* **Your objective**
Pull out each line from the records below that contains the string "shirt", and copy those lines in the order they appear.

* **Data excerpts**
^^^^

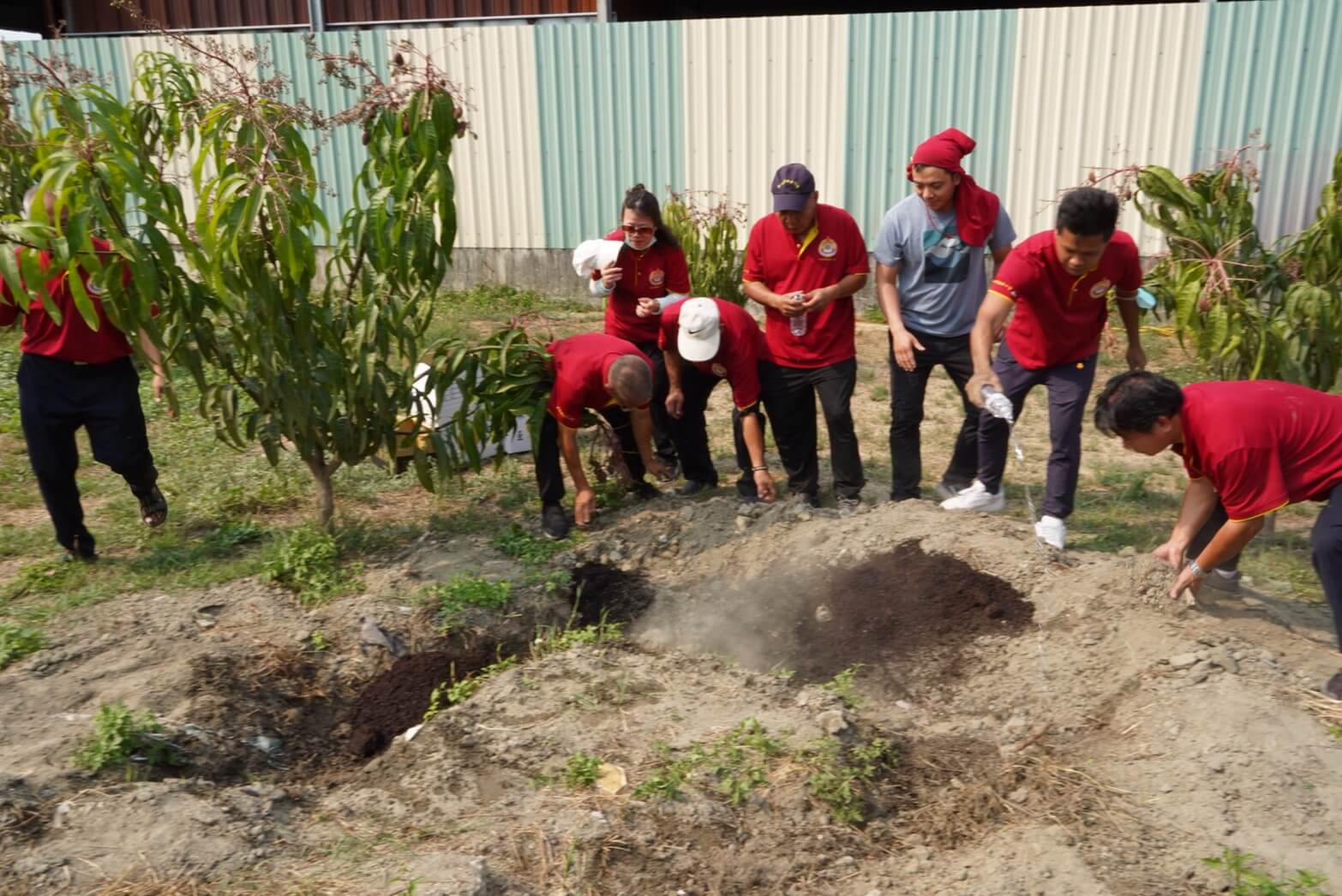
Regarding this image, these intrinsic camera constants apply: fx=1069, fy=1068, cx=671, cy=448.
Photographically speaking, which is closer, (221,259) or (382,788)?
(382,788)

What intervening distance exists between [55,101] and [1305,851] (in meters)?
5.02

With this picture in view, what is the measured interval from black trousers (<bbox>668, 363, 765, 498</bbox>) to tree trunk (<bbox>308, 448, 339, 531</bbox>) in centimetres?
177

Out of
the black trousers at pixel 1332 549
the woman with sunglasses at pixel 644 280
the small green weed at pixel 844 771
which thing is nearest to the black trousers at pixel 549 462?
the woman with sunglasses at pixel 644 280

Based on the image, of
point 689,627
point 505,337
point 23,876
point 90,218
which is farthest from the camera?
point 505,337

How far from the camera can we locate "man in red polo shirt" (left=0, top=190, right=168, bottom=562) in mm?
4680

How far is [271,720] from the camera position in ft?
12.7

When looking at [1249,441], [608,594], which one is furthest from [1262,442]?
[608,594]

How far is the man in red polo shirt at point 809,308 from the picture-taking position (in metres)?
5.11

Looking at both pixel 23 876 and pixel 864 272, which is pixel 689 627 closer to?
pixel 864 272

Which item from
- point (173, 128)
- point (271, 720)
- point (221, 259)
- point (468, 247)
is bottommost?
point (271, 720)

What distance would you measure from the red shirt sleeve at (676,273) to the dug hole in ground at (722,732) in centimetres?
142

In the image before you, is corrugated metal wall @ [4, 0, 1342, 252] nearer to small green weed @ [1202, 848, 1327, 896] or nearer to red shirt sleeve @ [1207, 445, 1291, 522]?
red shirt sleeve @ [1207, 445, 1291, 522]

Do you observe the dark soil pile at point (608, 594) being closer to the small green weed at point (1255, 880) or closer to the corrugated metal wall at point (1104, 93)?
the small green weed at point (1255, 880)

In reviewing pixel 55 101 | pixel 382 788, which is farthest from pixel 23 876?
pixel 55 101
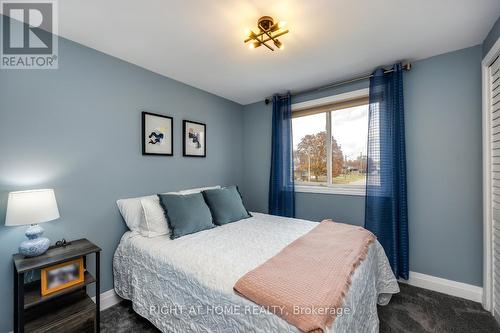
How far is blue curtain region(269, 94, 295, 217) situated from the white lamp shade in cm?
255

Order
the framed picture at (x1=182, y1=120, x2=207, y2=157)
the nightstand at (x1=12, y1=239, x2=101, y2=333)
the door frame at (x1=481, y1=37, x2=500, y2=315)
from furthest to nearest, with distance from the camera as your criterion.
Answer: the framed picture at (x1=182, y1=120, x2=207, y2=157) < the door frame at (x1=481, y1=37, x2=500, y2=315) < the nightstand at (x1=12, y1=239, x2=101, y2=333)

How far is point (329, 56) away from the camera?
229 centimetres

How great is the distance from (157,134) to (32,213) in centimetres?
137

^^^^

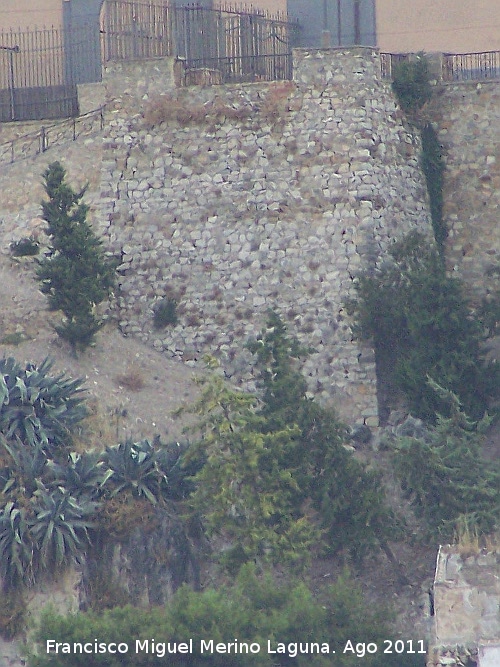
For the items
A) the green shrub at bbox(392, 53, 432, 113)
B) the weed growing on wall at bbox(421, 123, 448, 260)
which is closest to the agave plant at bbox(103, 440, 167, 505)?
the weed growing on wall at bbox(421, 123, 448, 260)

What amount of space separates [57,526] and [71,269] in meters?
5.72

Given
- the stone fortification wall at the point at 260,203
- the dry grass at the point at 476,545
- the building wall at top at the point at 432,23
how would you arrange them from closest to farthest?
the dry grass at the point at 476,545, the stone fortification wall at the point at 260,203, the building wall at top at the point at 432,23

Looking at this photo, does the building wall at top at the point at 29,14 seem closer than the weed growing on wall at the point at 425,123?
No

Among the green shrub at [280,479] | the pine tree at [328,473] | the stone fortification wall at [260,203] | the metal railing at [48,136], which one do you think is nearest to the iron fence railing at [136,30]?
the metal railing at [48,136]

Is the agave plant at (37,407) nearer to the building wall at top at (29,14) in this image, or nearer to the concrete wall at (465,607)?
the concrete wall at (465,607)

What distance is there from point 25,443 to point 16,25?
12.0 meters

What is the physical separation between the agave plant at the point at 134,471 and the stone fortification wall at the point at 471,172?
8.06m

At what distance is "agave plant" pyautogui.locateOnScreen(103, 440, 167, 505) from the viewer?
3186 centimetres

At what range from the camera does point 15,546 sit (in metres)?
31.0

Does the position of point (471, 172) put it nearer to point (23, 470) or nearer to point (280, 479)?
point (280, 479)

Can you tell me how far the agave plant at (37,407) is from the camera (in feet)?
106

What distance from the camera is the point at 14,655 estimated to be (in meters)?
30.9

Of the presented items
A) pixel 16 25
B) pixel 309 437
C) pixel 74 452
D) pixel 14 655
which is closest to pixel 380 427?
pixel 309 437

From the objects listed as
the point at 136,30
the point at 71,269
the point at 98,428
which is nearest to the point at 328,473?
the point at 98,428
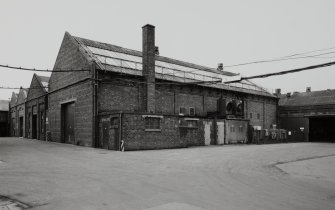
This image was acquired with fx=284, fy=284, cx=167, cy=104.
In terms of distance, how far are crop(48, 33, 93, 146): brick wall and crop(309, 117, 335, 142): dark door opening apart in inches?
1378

^^^^

* **Answer in full**
How far from the camera can we locate "man in red polo shirt" (left=0, top=190, right=168, bottom=562) in mm?
How far is the man in red polo shirt at point 809,308 from the picture-taking position (in metres)?
What distance would you measure from the red shirt sleeve at (676,273) to the dug hole in ground at (722,732) in centimetres?
In the image before you, is corrugated metal wall @ [4, 0, 1342, 252] nearer to small green weed @ [1202, 848, 1327, 896] or nearer to red shirt sleeve @ [1207, 445, 1291, 522]?
red shirt sleeve @ [1207, 445, 1291, 522]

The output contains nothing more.